> _Provided text_:
○ ○ ○ ○ ○ ○ ○

Cranberry-Orange Cinnamon Rolls (Vegan)

Gooey Cinnamon Rolls

Christmas and the art of procrastination

I’ve tried to be organized and efficient.  Believe me, I would love to muster up just a drop of the left-brained efficiency required to tackle tasks in advance, in a calm and serene manner.  Gifts purchased or homemade, wrapped and placed under the tree. Strings of cranberries draped around the perfect tree.  Mulled cider wafting through the clean house.  Stockings all hung by the chimney with care, and nothing left to do to but settle down for a long winter’s nap.  Unfortunately, try as I may, Christmas Eve is always a whirlwind.  It’s the deadline for tying up all the loose ends of holiday to-dos.

Roll the Dough

Christmas preparations happened extra late this year.  Who am I kidding, with me, Christmas preparations always happen in a somewhat frenzied manner.  Take, for example, the Mister and I’s foolproof method for procuring the perfect tree.  Let fate choose your tree for you.  To do this one must make sure to wait long enough that most tree lots are empty.  When you find a tree lot that has a few mis-shapen trees left, you’ll know you’ve struck gold.  This year, we were thrilled to find a tree, flouncy and filled out on one side, and relatively flat on the other, a perfect fit against the living room wall.

○ ○ ○ ○ ○ ○ ○

> _Extracted data_:
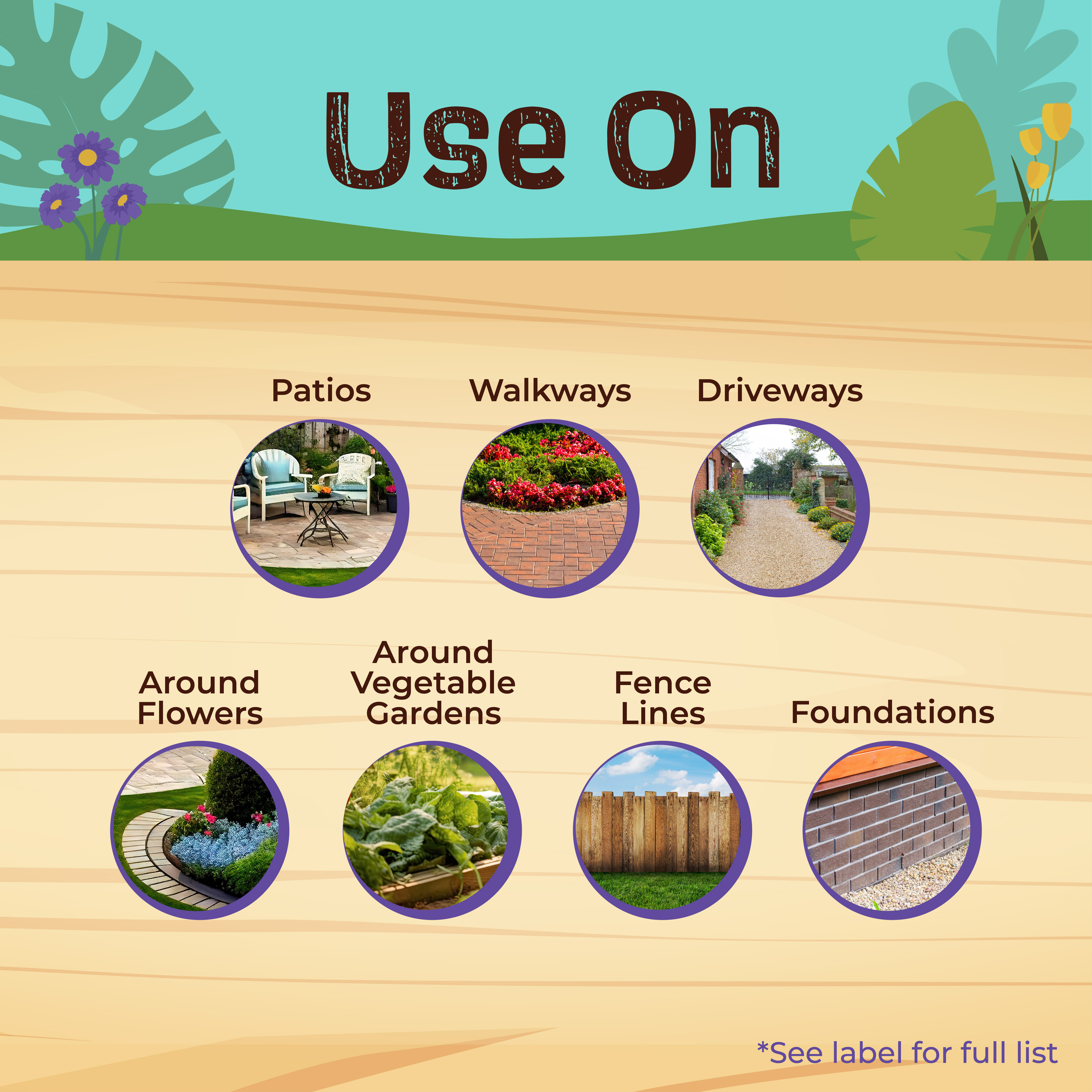 Use On

Patios

Walkways

Driveways

Around Flowers

Around Vegetable Gardens

Fence Lines

Foundations

*See label for full list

○ ○ ○ ○ ○ ○ ○

> _Parts of the exercise_:
1. Write out the passage of the cinnamon rolls post that begins at the words "Gooey Cinnamon Rolls" and stops after "of holiday to-dos.".
2. Answer these questions using the cinnamon rolls post.
(a) In the calm, organized Christmas the post describes, what is draped around the perfect tree?
(b) Which day is always a whirlwind?
(c) Where did this year's tree fit perfectly?
3. Carry the cinnamon rolls post forward, starting after its last sentence.

> _Answers below_:
1.
Gooey Cinnamon Rolls

Christmas and the art of procrastination

I’ve tried to be organized and efficient.  Believe me, I would love to muster up just a drop of the left-brained efficiency required to tackle tasks in advance, in a calm and serene manner.  Gifts purchased or homemade, wrapped and placed under the tree. Strings of cranberries draped around the perfect tree.  Mulled cider wafting through the clean house.  Stockings all hung by the chimney with care, and nothing left to do to but settle down for a long winter’s nap.  Unfortunately, try as I may, Christmas Eve is always a whirlwind.  It’s the deadline for tying up all the loose ends of holiday to-dos.

2.
(a) Strings of cranberries.
(b) Christmas Eve.
(c) Against the living room wall.

3.
Zest and Sugar

Zesty Sugar

Now, this next one takes a bit of advance planning.  When purchasing a house, be sure to move next to neighbors that use more than their fair share of electricity around Christmas time with a gaudy holiday display.  When lit, the reindeer on their roof will cast a pleasant holiday glow on yours until you can put up a couple strings of lights.

Filling the Rolls

Risen Rolls

The thing I love about Christmas morning is that the frenzy comes to an end.  Even if you have to rotate from house to house like the mister and I, making the rounds, there is nothing left to buy, and whatever is, just is.  I’m finally tying up preparations, and thought I’d throw out one more last-minute idea to all of my fellow procrastinators who haven’t yet thought about Christmas breakfast.  For all the organized people out there, who already have plans, these rolls would be great for any breakfast or brunch.  They are scented with cinnamon and orange, tender and gooey inside, their sweetness punctuated with tart cranberry.

Baked Golden Brown

Gooey Baked Rolls

However you celebrate, I hope you enjoy the people around you and some delicious food.  And most of all, fellow procrastinators, enjoy the calm after such a whirlwind of holiday preparations.  Merry Christmas!

Cranberry-Orange Cinnamon Rolls

Makes about 24 rolls

Adapted from Two Peas and Their Pod

For the dough:

2 packages of yeast, dissolved in 1 cup lukewarm water
3 tablespoons coconut oil
3 tablespoons vegan butter, such as Earth Balance (or use real butter), softened
1 cup granulated sugar
7 1/4  cups all purpose flour (plus more if dough is still sticky)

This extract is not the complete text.